Start of Block

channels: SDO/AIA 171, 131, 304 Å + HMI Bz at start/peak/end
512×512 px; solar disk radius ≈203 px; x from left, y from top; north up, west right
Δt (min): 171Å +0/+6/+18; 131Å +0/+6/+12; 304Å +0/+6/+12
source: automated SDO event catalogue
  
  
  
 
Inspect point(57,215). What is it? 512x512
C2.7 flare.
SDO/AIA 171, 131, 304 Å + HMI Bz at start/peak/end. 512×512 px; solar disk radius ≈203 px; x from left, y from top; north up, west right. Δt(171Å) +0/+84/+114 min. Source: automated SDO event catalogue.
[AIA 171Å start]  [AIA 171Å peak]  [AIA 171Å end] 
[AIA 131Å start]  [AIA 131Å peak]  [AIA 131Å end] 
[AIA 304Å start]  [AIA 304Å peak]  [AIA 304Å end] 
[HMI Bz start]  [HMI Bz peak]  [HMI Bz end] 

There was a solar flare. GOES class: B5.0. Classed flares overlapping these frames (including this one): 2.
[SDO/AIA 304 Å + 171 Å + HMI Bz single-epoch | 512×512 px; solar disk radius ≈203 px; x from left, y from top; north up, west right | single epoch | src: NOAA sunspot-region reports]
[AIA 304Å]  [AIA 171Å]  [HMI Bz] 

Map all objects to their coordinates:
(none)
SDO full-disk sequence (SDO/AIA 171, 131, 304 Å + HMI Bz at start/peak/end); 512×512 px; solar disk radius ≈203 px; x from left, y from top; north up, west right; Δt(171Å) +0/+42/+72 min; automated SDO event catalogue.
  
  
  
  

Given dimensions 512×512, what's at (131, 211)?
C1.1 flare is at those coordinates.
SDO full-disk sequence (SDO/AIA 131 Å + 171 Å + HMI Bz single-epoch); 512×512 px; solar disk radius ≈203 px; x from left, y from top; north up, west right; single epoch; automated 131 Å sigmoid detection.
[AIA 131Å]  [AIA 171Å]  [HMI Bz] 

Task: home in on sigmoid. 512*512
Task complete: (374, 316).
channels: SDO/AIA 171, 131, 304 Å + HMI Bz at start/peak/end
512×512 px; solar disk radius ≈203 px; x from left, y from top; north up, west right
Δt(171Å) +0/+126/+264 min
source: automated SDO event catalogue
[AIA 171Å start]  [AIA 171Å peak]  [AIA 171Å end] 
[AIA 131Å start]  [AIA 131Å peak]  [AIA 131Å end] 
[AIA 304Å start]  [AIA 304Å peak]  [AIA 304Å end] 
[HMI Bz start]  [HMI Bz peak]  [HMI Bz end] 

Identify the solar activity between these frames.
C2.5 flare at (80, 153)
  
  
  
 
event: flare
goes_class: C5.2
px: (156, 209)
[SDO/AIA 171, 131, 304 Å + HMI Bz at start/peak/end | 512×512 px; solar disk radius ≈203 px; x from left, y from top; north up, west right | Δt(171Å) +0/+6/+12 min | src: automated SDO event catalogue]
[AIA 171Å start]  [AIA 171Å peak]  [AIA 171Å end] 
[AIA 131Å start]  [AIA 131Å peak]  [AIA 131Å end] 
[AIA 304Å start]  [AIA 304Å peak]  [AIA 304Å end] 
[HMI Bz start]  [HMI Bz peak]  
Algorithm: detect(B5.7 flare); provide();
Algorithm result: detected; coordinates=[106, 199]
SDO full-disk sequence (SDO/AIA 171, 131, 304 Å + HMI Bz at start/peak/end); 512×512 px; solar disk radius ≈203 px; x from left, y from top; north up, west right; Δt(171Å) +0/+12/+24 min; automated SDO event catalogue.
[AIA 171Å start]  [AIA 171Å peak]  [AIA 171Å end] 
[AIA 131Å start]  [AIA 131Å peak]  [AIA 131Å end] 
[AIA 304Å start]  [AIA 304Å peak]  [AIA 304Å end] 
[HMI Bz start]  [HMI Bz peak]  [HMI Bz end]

End of Block

• EXERCISE DESCRIPTION:
Copy the listing exactly.

• TASK RESPONSE:
channels: SDO/AIA 171, 131, 304 Å + HMI Bz at start/peak/end
512×512 px; solar disk radius ≈203 px; x from left, y from top; north up, west right
Δt (min): 171Å +0/+6/+18; 131Å +0/+6/+12; 304Å +0/+6/+12
source: automated SDO event catalogue
  
  
  
 
Inspect point(57,215). What is it? 512x512
C2.7 flare.
SDO/AIA 171, 131, 304 Å + HMI Bz at start/peak/end. 512×512 px; solar disk radius ≈203 px; x from left, y from top; north up, west right. Δt(171Å) +0/+84/+114 min. Source: automated SDO event catalogue.
[AIA 171Å start]  [AIA 171Å peak]  [AIA 171Å end] 
[AIA 131Å start]  [AIA 131Å peak]  [AIA 131Å end] 
[AIA 304Å start]  [AIA 304Å peak]  [AIA 304Å end] 
[HMI Bz start]  [HMI Bz peak]  [HMI Bz end] 

There was a solar flare. GOES class: B5.0. Classed flares overlapping these frames (including this one): 2.
[SDO/AIA 304 Å + 171 Å + HMI Bz single-epoch | 512×512 px; solar disk radius ≈203 px; x from left, y from top; north up, west right | single epoch | src: NOAA sunspot-region reports]
[AIA 304Å]  [AIA 171Å]  [HMI Bz] 

Map all objects to their coordinates:
(none)
SDO full-disk sequence (SDO/AIA 171, 131, 304 Å + HMI Bz at start/peak/end); 512×512 px; solar disk radius ≈203 px; x from left, y from top; north up, west right; Δt(171Å) +0/+42/+72 min; automated SDO event catalogue.
  
  
  
  

Given dimensions 512×512, what's at (131, 211)?
C1.1 flare is at those coordinates.
SDO full-disk sequence (SDO/AIA 131 Å + 171 Å + HMI Bz single-epoch); 512×512 px; solar disk radius ≈203 px; x from left, y from top; north up, west right; single epoch; automated 131 Å sigmoid detection.
[AIA 131Å]  [AIA 171Å]  [HMI Bz] 

Task: home in on sigmoid. 512*512
Task complete: (374, 316).
channels: SDO/AIA 171, 131, 304 Å + HMI Bz at start/peak/end
512×512 px; solar disk radius ≈203 px; x from left, y from top; north up, west right
Δt(171Å) +0/+126/+264 min
source: automated SDO event catalogue
[AIA 171Å start]  [AIA 171Å peak]  [AIA 171Å end] 
[AIA 131Å start]  [AIA 131Å peak]  [AIA 131Å end] 
[AIA 304Å start]  [AIA 304Å peak]  [AIA 304Å end] 
[HMI Bz start]  [HMI Bz peak]  [HMI Bz end] 

Identify the solar activity between these frames.
C2.5 flare at (80, 153)
  
  
  
 
event: flare
goes_class: C5.2
px: (156, 209)
[SDO/AIA 171, 131, 304 Å + HMI Bz at start/peak/end | 512×512 px; solar disk radius ≈203 px; x from left, y from top; north up, west right | Δt(171Å) +0/+6/+12 min | src: automated SDO event catalogue]
[AIA 171Å start]  [AIA 171Å peak]  [AIA 171Å end] 
[AIA 131Å start]  [AIA 131Å peak]  [AIA 131Å end] 
[AIA 304Å start]  [AIA 304Å peak]  [AIA 304Å end] 
[HMI Bz start]  [HMI Bz peak]  
Algorithm: detect(B5.7 flare); provide();
Algorithm result: detected; coordinates=[106, 199]
SDO full-disk sequence (SDO/AIA 171, 131, 304 Å + HMI Bz at start/peak/end); 512×512 px; solar disk radius ≈203 px; x from left, y from top; north up, west right; Δt(171Å) +0/+12/+24 min; automated SDO event catalogue.
[AIA 171Å start]  [AIA 171Å peak]  [AIA 171Å end] 
[AIA 131Å start]  [AIA 131Å peak]  [AIA 131Å end] 
[AIA 304Å start]  [AIA 304Å peak]  [AIA 304Å end] 
[HMI Bz start]  [HMI Bz peak]  [HMI Bz end]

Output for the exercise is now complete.